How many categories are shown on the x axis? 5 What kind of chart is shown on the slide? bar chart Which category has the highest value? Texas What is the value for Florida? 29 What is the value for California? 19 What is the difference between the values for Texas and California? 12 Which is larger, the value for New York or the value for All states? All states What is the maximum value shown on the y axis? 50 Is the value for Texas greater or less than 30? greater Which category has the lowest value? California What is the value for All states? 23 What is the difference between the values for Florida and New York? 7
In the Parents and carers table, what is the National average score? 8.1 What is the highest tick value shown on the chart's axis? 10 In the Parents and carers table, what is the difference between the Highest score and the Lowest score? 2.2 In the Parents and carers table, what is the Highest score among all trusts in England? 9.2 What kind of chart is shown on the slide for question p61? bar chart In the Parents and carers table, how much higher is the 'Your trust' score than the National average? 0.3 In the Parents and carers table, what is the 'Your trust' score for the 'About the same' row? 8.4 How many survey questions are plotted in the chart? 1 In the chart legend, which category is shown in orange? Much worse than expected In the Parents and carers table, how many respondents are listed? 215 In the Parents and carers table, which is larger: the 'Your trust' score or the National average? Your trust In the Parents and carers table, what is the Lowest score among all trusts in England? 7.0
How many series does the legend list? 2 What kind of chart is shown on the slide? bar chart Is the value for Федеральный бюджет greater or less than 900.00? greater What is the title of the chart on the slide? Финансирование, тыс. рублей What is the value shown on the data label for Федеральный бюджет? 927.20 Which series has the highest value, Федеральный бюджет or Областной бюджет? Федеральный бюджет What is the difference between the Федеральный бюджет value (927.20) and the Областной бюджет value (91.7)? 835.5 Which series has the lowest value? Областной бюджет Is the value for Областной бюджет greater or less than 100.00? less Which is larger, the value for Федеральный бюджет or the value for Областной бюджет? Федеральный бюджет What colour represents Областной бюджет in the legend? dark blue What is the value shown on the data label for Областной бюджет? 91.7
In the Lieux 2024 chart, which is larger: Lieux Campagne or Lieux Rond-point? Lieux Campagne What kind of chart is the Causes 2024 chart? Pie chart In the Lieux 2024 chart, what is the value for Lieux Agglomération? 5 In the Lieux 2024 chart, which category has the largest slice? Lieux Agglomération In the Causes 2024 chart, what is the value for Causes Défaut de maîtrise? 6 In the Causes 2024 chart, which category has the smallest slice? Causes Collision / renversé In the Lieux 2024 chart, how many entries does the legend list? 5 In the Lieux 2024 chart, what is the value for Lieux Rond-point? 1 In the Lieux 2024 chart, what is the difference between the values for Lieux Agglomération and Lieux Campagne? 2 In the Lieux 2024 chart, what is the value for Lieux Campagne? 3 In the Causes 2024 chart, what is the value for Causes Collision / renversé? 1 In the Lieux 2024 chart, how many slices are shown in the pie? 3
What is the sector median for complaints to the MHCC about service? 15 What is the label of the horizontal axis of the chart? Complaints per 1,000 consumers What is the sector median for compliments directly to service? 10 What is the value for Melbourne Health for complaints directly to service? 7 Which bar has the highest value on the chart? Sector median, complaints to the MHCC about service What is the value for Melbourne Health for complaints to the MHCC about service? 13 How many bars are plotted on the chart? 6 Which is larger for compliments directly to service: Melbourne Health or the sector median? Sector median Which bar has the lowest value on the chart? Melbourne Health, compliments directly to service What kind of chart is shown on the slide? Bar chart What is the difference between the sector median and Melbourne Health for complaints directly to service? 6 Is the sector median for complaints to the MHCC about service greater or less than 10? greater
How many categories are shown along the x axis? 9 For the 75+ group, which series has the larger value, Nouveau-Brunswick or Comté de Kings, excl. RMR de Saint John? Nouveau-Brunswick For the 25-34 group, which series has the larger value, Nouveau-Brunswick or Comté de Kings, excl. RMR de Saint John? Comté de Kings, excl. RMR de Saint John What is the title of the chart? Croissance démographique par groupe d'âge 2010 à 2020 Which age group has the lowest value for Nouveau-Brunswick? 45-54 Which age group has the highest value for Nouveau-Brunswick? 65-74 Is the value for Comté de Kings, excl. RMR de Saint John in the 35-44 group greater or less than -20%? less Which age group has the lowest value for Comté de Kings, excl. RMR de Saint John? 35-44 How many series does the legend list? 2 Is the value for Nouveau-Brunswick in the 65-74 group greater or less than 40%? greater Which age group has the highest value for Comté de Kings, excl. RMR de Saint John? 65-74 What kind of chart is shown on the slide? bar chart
----
Try it:
Change "kind" to "type" in everything from the start of the rows down to the line containing "In the Parents and carers table, what is the National", leaving the rest of those lines unchanged. Give only those lines.

Solution below:
How many categories are shown on the x axis? 5 What type of chart is shown on the slide? bar chart Which category has the highest value? Texas What is the value for Florida? 29 What is the value for California? 19 What is the difference between the values for Texas and California? 12 Which is larger, the value for New York or the value for All states? All states What is the maximum value shown on the y axis? 50 Is the value for Texas greater or less than 30? greater Which category has the lowest value? California What is the value for All states? 23 What is the difference between the values for Florida and New York? 7
In the Parents and carers table, what is the National average score? 8.1 What is the highest tick value shown on the chart's axis? 10 In the Parents and carers table, what is the difference between the Highest score and the Lowest score? 2.2 In the Parents and carers table, what is the Highest score among all trusts in England? 9.2 What type of chart is shown on the slide for question p61? bar chart In the Parents and carers table, how much higher is the 'Your trust' score than the National average? 0.3 In the Parents and carers table, what is the 'Your trust' score for the 'About the same' row? 8.4 How many survey questions are plotted in the chart? 1 In the chart legend, which category is shown in orange? Much worse than expected In the Parents and carers table, how many respondents are listed? 215 In the Parents and carers table, which is larger: the 'Your trust' score or the National average? Your trust In the Parents and carers table, what is the Lowest score among all trusts in England? 7.0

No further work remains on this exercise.